::: Provided material

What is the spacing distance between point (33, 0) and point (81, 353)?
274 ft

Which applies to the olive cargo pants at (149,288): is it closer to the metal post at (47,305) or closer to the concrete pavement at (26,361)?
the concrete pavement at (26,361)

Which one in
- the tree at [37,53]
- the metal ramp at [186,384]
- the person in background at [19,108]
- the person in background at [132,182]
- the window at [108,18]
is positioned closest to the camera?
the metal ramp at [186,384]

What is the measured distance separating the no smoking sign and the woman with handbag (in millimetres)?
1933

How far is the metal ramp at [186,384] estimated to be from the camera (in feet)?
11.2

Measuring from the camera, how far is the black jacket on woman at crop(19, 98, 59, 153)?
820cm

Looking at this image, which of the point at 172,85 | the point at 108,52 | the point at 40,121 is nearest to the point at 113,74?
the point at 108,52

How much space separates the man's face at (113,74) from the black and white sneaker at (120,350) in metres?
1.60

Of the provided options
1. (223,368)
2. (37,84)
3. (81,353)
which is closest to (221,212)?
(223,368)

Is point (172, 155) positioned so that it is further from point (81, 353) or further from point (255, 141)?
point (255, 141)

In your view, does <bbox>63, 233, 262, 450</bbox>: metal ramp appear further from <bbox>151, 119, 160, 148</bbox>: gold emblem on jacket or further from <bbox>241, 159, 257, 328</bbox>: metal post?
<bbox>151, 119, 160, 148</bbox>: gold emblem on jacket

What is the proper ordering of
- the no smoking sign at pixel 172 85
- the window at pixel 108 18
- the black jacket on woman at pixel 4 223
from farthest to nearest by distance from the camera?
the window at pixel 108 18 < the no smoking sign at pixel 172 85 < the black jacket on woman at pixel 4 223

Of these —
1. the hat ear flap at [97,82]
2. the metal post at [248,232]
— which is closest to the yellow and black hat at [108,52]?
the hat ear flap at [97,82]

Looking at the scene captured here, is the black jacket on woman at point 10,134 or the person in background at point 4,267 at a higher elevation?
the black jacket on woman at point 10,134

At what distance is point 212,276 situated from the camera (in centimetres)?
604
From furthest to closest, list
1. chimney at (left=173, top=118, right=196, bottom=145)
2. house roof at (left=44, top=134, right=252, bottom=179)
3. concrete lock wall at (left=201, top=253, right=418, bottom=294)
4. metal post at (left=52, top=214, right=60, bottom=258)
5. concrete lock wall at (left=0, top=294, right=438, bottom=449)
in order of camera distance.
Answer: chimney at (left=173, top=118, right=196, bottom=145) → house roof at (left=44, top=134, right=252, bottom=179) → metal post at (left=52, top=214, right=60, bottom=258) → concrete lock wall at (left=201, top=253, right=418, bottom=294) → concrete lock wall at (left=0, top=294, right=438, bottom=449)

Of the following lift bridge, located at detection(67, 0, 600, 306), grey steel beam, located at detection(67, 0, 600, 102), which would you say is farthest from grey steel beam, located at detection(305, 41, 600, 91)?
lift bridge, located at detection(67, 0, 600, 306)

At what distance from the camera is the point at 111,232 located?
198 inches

::::::

▶ [Your instructions] Edit the material above by changing every "from the camera" to "from the viewer", leaving all other text as it is.

▶ [Completed exercise]
What is the spacing distance between point (33, 0) and point (81, 353)?
274 ft

Which applies to the olive cargo pants at (149,288): is it closer to the metal post at (47,305) or closer to the concrete pavement at (26,361)?
the concrete pavement at (26,361)

Which one in
- the tree at [37,53]
- the metal ramp at [186,384]
- the person in background at [19,108]
- the person in background at [132,182]
- the window at [108,18]
is positioned closest to the camera?
the metal ramp at [186,384]

What is the measured distance separating the no smoking sign and the woman with handbag (in millimetres)?
1933

How far is the metal ramp at [186,384] estimated to be from the viewer (in feet)?
11.2

Measuring from the viewer, how far is the black jacket on woman at crop(19, 98, 59, 153)?
820cm

Looking at this image, which of the point at 172,85 | the point at 108,52 | the point at 40,121 is nearest to the point at 113,74?
the point at 108,52

How much space separates the man's face at (113,74) from the black and white sneaker at (120,350) in metres?
1.60

Of the provided options
1. (223,368)
2. (37,84)
3. (81,353)
which is closest to (221,212)?
(223,368)

Is point (172, 155) positioned so that it is further from point (81, 353) or further from point (255, 141)?
point (255, 141)

In your view, does <bbox>63, 233, 262, 450</bbox>: metal ramp appear further from <bbox>151, 119, 160, 148</bbox>: gold emblem on jacket or further from <bbox>241, 159, 257, 328</bbox>: metal post?
<bbox>151, 119, 160, 148</bbox>: gold emblem on jacket

What is the proper ordering of
- the no smoking sign at pixel 172 85
- the window at pixel 108 18
- the black jacket on woman at pixel 4 223
from farthest to nearest by distance from the viewer?
the window at pixel 108 18 < the no smoking sign at pixel 172 85 < the black jacket on woman at pixel 4 223

Of these —
1. the hat ear flap at [97,82]
2. the metal post at [248,232]
— which is closest to the yellow and black hat at [108,52]?
the hat ear flap at [97,82]

Looking at the scene captured here, is the black jacket on woman at point 10,134 or the person in background at point 4,267 at a higher elevation?
the black jacket on woman at point 10,134

At what distance is point 212,276 situated from the viewer (in centimetres)?
604
From furthest to closest, list
1. chimney at (left=173, top=118, right=196, bottom=145)
2. house roof at (left=44, top=134, right=252, bottom=179)
3. concrete lock wall at (left=201, top=253, right=418, bottom=294)
4. metal post at (left=52, top=214, right=60, bottom=258)
5. concrete lock wall at (left=0, top=294, right=438, bottom=449)
in order of camera distance.
Answer: chimney at (left=173, top=118, right=196, bottom=145) → house roof at (left=44, top=134, right=252, bottom=179) → metal post at (left=52, top=214, right=60, bottom=258) → concrete lock wall at (left=201, top=253, right=418, bottom=294) → concrete lock wall at (left=0, top=294, right=438, bottom=449)

Of the following lift bridge, located at detection(67, 0, 600, 306), grey steel beam, located at detection(67, 0, 600, 102), which would you say is farthest from grey steel beam, located at detection(305, 41, 600, 91)?
lift bridge, located at detection(67, 0, 600, 306)

At what distance from the viewer is the point at 111,232 located?
198 inches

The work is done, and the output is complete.